Document excerpt:
----

Authorization, on the other hand, should always be performed on all service requests. Besides stating this policy, the reference architecture must also cover whether role-based or user-based authorization will be leveraged. Role-based authorization is generally preferred, as the management of policies associated with individual users can quickly become an impossible task for large organizations.

At first glance, you may first think that encryption is only concerned with the protection of sensitive data from systems that have no need for accessing it, but the certificate exchange associated with bi-directional SSL communications can also be leveraged to ensure that service endpoints only accept connections from authorized points on the network. For example, if you are leveraging an XML appliance as a policy enforcement point, it is possible for a rogue consumer to circumvent the appliance by entering the hostname or IP address of the service endpoint directly. By forcing a bi-directional certificate exchange between the XML appliance and the service endpoint in order to exchange service messages, these rogue consumers would be prevented from accessing the service, since they would not have the certificate required.

Digital signatures are a means of ensuring that the service messages have not been modified en route. While this is typically not used with internal consumers, it is frequently used when dealing with external consumers or external service providers, especially when those requests are sent over the open Internet. It may also be required on internal messages to ensure that some portion of the message, such as identity credentials, is coming from a trusted source.

Finally, threat protection is concerned with preventing consumers from exploiting a variety of techniques that can compromise the security of the service provider. Common examples include checking for SQL injection or detecting harmful XML messages, such as ones that are compliant with the XML schemas involved, but exploit recursion or buffer overflows to attempt to crash the server that will process the message.

The second question deals with the specific technologies associated with enforcing those policies. This begins with the service messages themselves. While the reference architecture has previously specified what constitutes identity, it must now say how that identity is represented on service messages. Will it be issued in plain text in a standard location? Will it be specified using transport-specific mechanisms (for example, HTTP headers) or as part of the actual message payload? The most flexible mechanism available today is only associated with SOAP messages, and that is the WS-Security framework. This framework establishes a standard location in the SOAP header for credentials, and provides a framework for specifying profiles that allow different token types to be used. Standard profiles include the Username profile (simple plaintext and hashed credentials), the SAML (Security Assertion Markup Language) Token Profile, the X.509 Token Profile, the Kerberos Token Profile, and the REL (Rights Expression Language) Token Profile. Not all products support all of the profiles, so be sure to dig deeper when a product claims to have WS-Security support. It may only support one or two of the token profiles, or potentially none at all, since WS-Security also specifies standard ways of handling message encryption and digital signatures.

----

Extracted material:
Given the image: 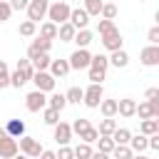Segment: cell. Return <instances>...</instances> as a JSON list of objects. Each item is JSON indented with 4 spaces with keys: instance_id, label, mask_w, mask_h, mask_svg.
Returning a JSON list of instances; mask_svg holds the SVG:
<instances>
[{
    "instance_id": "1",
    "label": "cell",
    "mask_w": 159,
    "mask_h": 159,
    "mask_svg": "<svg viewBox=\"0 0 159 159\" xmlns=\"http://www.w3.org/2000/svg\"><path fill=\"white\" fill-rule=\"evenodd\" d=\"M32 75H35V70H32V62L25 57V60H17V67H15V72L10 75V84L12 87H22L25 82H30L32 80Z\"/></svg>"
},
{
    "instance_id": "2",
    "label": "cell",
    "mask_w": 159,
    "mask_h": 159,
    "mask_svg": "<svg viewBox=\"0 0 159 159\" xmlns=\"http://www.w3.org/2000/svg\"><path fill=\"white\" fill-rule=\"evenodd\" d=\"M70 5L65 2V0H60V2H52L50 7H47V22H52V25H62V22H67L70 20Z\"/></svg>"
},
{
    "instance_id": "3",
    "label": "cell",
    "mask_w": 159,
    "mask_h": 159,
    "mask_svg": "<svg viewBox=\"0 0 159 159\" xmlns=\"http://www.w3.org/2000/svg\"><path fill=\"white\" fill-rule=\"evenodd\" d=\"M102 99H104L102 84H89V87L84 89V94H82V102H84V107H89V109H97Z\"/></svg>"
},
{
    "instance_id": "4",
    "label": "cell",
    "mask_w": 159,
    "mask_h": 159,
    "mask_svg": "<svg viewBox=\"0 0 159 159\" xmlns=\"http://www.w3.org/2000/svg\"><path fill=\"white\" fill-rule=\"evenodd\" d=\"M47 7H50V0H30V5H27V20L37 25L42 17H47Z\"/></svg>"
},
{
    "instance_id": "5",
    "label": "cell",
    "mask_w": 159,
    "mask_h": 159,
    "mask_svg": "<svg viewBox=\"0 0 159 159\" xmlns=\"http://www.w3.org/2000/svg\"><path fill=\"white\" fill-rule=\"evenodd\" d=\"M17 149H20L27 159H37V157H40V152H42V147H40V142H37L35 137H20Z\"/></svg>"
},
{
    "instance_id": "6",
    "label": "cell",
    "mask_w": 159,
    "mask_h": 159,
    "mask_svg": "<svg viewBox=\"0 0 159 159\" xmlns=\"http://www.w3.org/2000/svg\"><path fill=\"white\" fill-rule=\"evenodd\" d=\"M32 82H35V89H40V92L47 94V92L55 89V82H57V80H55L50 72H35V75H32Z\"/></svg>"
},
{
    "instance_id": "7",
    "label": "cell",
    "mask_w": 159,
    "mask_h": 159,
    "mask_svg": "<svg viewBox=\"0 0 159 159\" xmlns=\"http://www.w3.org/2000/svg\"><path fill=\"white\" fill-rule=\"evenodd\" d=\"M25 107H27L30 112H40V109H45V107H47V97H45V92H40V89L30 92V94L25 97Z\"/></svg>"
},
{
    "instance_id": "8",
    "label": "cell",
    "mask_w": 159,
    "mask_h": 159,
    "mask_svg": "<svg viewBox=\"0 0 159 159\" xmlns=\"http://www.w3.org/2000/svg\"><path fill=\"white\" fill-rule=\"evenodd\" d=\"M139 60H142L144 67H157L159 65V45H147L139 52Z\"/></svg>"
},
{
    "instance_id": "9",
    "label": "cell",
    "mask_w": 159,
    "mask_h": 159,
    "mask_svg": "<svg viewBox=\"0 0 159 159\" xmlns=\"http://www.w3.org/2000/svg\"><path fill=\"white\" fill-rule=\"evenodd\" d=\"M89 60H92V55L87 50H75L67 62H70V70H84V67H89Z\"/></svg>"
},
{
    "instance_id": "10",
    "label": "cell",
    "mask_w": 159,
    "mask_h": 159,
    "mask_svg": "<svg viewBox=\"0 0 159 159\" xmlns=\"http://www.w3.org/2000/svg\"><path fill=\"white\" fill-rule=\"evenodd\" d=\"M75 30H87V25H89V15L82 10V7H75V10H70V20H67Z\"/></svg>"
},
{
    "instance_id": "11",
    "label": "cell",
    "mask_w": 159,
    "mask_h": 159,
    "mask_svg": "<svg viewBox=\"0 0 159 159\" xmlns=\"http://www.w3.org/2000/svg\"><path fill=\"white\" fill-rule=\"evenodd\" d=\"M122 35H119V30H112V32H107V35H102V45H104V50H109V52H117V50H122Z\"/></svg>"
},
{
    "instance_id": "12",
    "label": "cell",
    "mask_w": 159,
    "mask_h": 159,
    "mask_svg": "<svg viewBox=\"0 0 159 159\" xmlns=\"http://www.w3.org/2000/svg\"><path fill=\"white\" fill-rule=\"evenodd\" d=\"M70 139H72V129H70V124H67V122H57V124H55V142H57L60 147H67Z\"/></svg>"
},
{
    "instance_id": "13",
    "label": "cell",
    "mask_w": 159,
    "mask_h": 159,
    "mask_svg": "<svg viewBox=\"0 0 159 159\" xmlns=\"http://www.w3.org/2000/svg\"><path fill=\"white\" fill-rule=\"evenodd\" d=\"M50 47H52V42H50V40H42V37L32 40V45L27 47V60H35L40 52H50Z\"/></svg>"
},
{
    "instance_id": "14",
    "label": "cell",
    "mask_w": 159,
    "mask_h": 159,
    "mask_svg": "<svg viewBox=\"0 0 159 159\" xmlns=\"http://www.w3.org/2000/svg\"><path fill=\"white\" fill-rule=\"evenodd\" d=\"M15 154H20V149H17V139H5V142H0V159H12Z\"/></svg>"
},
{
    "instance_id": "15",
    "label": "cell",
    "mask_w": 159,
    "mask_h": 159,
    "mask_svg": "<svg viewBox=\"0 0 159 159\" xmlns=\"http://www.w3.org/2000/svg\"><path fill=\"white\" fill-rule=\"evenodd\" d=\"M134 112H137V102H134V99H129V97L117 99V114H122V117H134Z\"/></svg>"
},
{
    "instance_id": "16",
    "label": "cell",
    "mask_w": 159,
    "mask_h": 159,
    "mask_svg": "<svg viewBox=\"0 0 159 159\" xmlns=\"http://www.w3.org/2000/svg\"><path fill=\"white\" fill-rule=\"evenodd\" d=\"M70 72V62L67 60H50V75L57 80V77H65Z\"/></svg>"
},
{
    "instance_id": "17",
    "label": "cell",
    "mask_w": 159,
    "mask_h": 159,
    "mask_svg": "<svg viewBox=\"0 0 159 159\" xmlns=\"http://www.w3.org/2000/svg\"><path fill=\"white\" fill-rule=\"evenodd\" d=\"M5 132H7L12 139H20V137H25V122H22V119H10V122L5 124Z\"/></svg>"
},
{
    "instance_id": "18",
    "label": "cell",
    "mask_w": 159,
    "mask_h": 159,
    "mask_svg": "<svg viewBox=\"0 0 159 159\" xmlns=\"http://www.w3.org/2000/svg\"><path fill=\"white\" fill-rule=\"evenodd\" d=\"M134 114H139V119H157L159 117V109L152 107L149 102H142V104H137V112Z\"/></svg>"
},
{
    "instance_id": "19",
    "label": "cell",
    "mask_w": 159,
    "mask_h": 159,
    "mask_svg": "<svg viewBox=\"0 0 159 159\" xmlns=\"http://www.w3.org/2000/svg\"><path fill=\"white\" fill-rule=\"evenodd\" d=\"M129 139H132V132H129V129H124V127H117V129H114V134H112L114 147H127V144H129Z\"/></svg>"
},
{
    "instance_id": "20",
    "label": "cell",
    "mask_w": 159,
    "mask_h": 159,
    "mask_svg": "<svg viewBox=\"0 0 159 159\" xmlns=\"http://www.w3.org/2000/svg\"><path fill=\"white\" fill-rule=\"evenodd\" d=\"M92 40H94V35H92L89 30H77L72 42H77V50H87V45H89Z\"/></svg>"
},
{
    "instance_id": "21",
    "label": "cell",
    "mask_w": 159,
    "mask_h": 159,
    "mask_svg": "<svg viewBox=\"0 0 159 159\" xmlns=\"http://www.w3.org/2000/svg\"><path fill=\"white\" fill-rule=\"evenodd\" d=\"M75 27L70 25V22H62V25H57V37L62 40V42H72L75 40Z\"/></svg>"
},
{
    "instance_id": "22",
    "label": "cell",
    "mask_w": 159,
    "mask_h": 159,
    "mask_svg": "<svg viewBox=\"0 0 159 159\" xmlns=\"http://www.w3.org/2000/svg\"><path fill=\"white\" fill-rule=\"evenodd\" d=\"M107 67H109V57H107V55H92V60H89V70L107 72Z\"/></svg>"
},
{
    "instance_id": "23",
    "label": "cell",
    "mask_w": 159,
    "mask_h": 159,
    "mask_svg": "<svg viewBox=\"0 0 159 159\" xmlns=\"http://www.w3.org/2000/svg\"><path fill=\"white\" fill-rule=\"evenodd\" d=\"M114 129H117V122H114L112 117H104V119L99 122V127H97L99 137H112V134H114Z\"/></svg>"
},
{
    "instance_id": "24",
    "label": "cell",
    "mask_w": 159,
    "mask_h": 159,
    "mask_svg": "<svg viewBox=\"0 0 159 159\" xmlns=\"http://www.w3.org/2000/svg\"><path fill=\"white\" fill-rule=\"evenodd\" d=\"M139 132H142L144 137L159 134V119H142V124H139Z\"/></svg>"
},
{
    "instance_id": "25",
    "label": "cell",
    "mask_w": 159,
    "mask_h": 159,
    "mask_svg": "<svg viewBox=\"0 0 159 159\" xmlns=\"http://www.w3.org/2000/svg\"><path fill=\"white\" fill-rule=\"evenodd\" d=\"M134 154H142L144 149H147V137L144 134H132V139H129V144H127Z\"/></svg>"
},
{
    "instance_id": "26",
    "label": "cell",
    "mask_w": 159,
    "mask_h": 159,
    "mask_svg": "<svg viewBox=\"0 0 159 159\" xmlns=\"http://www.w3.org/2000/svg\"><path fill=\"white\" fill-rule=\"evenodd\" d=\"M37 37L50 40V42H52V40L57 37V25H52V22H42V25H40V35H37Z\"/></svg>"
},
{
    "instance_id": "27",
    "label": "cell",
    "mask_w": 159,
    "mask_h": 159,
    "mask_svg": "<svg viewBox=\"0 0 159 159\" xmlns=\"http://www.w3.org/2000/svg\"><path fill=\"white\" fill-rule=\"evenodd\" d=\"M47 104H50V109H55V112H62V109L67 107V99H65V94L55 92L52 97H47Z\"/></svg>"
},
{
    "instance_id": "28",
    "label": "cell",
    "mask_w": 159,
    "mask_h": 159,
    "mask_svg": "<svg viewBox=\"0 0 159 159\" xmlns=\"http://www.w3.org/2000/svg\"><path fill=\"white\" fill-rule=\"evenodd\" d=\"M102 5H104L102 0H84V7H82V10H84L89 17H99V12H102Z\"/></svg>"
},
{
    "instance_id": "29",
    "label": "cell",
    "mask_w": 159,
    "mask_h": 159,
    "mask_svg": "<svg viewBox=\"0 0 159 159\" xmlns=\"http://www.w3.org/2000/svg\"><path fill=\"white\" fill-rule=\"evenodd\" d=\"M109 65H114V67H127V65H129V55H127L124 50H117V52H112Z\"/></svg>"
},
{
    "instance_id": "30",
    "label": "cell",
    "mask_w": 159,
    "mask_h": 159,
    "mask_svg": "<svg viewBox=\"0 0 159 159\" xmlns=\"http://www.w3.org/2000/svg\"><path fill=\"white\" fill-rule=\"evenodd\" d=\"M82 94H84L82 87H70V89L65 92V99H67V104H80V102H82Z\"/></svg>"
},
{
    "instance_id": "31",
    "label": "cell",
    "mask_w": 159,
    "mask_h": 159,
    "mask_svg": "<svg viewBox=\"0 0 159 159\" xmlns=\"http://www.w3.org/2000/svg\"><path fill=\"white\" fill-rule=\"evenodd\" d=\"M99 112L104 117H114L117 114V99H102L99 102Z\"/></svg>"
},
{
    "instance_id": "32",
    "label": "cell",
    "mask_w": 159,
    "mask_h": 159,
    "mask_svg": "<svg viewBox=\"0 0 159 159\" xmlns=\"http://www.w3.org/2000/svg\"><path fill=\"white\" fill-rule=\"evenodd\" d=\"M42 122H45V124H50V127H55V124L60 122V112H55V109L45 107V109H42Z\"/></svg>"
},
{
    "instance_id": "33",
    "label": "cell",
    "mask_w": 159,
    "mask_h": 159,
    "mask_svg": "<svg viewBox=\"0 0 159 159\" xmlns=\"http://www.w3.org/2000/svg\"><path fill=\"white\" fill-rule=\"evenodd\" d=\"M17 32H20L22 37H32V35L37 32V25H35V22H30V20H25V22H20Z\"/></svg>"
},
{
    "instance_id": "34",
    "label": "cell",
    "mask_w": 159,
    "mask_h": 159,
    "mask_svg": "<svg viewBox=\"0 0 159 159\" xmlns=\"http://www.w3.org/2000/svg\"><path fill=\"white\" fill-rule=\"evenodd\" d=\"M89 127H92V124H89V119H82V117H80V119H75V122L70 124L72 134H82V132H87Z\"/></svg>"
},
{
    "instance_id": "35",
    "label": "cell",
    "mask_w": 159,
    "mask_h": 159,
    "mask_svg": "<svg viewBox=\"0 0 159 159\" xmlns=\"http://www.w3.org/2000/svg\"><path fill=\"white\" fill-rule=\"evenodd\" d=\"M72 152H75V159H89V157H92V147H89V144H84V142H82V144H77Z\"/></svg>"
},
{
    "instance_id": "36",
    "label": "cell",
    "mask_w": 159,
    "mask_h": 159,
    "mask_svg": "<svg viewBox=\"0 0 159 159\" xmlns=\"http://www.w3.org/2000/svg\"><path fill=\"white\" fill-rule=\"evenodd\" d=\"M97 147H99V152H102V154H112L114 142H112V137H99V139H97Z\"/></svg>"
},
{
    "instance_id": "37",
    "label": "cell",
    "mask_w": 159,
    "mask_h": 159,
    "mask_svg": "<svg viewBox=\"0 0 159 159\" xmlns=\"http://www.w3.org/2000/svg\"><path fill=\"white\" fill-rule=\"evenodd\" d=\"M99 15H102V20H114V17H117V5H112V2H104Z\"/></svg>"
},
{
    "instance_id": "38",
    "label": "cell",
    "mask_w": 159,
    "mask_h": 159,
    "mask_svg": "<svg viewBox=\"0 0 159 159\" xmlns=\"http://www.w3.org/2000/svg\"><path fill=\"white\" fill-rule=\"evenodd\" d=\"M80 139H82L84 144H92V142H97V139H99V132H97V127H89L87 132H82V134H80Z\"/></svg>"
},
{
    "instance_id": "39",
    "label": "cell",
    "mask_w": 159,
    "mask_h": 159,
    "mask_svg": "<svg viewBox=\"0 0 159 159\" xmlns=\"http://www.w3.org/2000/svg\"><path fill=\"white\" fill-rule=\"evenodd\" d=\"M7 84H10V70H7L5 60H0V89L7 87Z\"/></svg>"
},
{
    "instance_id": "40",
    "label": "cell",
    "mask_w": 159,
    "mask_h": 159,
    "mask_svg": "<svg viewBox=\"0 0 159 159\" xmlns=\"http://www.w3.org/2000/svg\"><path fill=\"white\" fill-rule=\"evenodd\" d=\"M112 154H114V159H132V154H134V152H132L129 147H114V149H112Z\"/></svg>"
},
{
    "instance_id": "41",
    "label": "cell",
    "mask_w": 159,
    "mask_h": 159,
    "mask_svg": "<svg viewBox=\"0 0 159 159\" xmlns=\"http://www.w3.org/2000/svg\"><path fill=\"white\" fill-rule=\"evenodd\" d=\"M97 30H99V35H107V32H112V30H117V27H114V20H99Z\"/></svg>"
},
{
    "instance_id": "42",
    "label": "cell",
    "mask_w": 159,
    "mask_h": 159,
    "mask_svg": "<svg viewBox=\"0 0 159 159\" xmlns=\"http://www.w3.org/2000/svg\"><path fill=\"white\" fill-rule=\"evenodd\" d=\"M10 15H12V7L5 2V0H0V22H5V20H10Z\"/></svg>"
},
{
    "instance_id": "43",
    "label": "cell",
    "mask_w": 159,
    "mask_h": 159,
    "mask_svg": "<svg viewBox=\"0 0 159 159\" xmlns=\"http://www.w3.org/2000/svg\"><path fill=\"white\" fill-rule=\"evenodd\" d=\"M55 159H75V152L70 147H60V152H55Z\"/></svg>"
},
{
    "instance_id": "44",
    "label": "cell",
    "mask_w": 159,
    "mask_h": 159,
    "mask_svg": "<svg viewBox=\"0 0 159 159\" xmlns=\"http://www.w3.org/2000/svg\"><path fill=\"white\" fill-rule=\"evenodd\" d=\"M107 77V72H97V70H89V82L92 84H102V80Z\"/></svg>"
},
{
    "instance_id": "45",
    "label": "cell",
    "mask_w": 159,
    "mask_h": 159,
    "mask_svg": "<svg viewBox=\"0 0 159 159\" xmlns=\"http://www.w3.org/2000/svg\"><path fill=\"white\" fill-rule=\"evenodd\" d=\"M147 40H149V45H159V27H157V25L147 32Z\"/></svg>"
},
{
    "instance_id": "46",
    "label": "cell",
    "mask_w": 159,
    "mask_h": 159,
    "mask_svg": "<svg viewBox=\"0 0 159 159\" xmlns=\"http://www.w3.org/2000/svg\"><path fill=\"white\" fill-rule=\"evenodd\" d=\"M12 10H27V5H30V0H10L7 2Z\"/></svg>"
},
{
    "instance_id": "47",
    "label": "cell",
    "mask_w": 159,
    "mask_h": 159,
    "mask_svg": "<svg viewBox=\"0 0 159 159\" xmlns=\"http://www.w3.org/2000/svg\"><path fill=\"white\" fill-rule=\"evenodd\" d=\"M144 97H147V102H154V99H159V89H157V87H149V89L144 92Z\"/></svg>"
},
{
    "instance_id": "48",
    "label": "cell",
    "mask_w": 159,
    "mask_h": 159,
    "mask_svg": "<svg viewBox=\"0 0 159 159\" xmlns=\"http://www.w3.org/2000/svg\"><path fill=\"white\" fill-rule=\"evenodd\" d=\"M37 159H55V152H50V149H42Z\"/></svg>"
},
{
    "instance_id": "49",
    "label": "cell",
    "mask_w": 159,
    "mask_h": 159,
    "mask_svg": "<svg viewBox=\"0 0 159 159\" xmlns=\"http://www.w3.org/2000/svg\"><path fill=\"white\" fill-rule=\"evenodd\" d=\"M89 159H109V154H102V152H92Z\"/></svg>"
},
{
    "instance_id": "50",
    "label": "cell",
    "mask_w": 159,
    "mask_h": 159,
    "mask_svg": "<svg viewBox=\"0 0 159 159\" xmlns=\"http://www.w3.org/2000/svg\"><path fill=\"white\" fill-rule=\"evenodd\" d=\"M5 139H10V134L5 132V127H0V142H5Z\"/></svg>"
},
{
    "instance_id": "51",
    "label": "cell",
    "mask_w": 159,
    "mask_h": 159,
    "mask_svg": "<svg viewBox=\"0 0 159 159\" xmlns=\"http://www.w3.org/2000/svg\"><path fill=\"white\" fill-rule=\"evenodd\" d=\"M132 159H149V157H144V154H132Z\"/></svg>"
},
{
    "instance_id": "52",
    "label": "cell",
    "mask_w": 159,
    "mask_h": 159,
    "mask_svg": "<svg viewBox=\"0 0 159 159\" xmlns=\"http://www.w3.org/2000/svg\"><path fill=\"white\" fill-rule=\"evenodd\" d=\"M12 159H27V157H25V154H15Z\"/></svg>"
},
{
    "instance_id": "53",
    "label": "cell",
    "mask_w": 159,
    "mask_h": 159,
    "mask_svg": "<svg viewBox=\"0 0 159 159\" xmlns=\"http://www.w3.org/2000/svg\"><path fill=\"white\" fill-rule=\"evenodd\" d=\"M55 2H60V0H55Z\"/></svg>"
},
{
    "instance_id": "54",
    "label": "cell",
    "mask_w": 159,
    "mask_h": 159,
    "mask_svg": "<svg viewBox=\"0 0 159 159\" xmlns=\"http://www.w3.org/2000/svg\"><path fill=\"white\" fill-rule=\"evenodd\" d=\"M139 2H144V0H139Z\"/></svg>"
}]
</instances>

----

Objectives:
1: According to the service security text, which kind of authorization is generally preferred?
2: Extend the service security text past its last sentence.
The material has nothing to do with the service security text.

Final answers:
1: Role-based authorization is generally preferred.

2:
Once the policies for the messages themselves have been set, the reference architecture must address the specific infrastructure associated with the enforcement of those policies. Will a standalone gateway, such as some ESBs or an XML appliance, be used to enforce authorization policies? If so, then all service traffic must be routed through those gateways, and techniques must be leveraged to prevent rogue consumers from circumventing those gateways. While a policy may say that SAML assertions must be used, how does a developer of a service consumer place those assertions on a message? Are they responsible for writing the code to do so, or will a framework be provided for them? If a framework is used, must the developer explicitly reference it, or will the insertion of credentials happen implicitly? The security reference architecture must provide enough information so that the developers of a service consumer or service provider know exactly what is required of them in their coding efforts versus what must be simply configured as part of establishing a service contract.

Service Blueprints and Frameworks

When trying to guide people to the desired behavior, a very powerful technique is to simply give them examples of it. This is the role of service blueprints. The reference architectures discussed can contain a large number of policies that can seem daunting to a developer, creating the risk that they get ignored. By creating blueprints that show a common pattern, and preferably the simplicity associated with following the pattern, developers are more likely to follow the guidelines.

For example, if your organization will be exposing external services, a challenge may be the propagation of identity to back-end systems, since identity checks may occur in a DMZ or through federation, yet the back-end services have no access to those identity stores. A blueprint can be created that demonstrates how that original identity flows through the connections required, and what code is required at each step (if any) to ensure it happens.

Blueprints also provide a convenient way of demonstrating how to choose within alternate strategies for a given service type. For example, a general business service may be accessible by either asynchronous messaging via message-oriented middleware, or via a synchronous messaging approach over HTTP. When should one be used over the other, and what are the differences in how to leverage them?

The second key piece of this artifact is service frameworks. While the underlying service platforms typically include frameworks for doing HTTP communication, XML message processing, and SOAP processing, it doesn't mean it's easy to use. This is especially true for security. While many frameworks can construct a SOAP message through the use of a wizard or code generator and one or two lines of code, adding a SAML assertion to that SOAP message can be much more complicated. A common theme with governance is that if you make compliance the path of least

resistance, you're more likely to get compliance. If you have a policy that all service messages must contain identity, providing a framework so this can be done in one or two lines of code, or zero if possible, will ensure that your developers are compliant with the policy, versus requiring them to research SAML libraries and write many lines of code to make it happen.

Standard Information Models and Schemas

The final artifacts that are imperative for design-time governance are standard information models and schemas. A common goal associated with SOA is reuse, but reuse becomes much more difficult when common information is not represented consistently. For example, if there are two services that both need to deal with Account information, but both services represent that information in different ways, any consumer that needs to use both of those services must now implement logic that translates between the two definitions of Account.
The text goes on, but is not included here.